▶ [ACTIVITIES]:
[A] In the banquet article, what sport was Vaughn Trammell recognized for?
[B] Copy the banquet article word for word, from "The 23rd Delaware" to "MC Hammer's closet.".

▶ [TEXT BLOCK]:
The 23rd Delaware Afro-American Sports Hall of Fame banquet was held April 16 at the Modern Maturity Center in Dover, celebrating 11 inductees from Delaware’s three counties reaching back as far as 60 years.
Vaughn Trammell, Cape Class of 1976, was recognized for the sport of track and field. Trammell, whose nickname is Cuzzie, brought five tables of cousins of all colors to the banquet room. Cuzzie was wearing a gold jacket with matching shoes and laughed off jokes that he robbed MC Hammer's closet.
Vaughn was a beast of a cross-fit athlete in the early ’70s of Cape consolidation – three high school buildings ago – when the hallways of Cape looked like training barracks for future professional athletes. There were Henry White, Henry Brisco, John Bishop, Purnell Ayers, Emory Howell, Tyrone Gibbs, Joe Gibbs, Jimmy Allen, Carlton “Snoop” Allen, Ronson Burton, Johnny Allen, Randy Johnson, Wayne Warren, Jay Reed, Jon Doney, Dennis Robinson and Lance White, just to mention a few Cape contemporaries of Vaughn.

▶ [STUDY MATERIAL]:
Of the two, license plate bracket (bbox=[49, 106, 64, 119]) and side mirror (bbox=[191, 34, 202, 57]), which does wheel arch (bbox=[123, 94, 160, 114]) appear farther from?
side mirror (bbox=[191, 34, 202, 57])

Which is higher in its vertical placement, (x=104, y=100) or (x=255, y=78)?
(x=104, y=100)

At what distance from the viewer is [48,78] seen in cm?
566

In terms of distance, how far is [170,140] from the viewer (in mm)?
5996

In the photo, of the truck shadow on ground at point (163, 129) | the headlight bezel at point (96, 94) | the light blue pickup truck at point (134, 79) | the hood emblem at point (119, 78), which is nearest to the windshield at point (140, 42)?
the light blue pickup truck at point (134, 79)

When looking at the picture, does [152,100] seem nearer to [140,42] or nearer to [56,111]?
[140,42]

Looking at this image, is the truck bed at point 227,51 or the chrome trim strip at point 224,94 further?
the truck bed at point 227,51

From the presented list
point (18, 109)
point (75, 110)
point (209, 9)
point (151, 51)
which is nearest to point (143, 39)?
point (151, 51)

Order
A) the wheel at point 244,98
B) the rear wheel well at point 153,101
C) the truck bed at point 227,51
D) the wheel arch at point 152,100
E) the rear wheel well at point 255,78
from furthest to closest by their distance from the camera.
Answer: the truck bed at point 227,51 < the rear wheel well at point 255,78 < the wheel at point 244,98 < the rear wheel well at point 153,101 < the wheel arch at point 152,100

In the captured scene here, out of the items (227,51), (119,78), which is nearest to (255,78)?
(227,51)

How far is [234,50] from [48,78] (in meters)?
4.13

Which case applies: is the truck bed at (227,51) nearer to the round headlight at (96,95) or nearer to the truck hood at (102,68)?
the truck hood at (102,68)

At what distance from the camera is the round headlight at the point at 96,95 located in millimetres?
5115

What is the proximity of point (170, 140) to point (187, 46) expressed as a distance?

▶ [SOLUTIONS FOR EACH TASK]:
[A] Track and field.

[B]
The 23rd Delaware Afro-American Sports Hall of Fame banquet was held April 16 at the Modern Maturity Center in Dover, celebrating 11 inductees from Delaware’s three counties reaching back as far as 60 years.
Vaughn Trammell, Cape Class of 1976, was recognized for the sport of track and field. Trammell, whose nickname is Cuzzie, brought five tables of cousins of all colors to the banquet room. Cuzzie was wearing a gold jacket with matching shoes and laughed off jokes that he robbed MC Hammer's closet.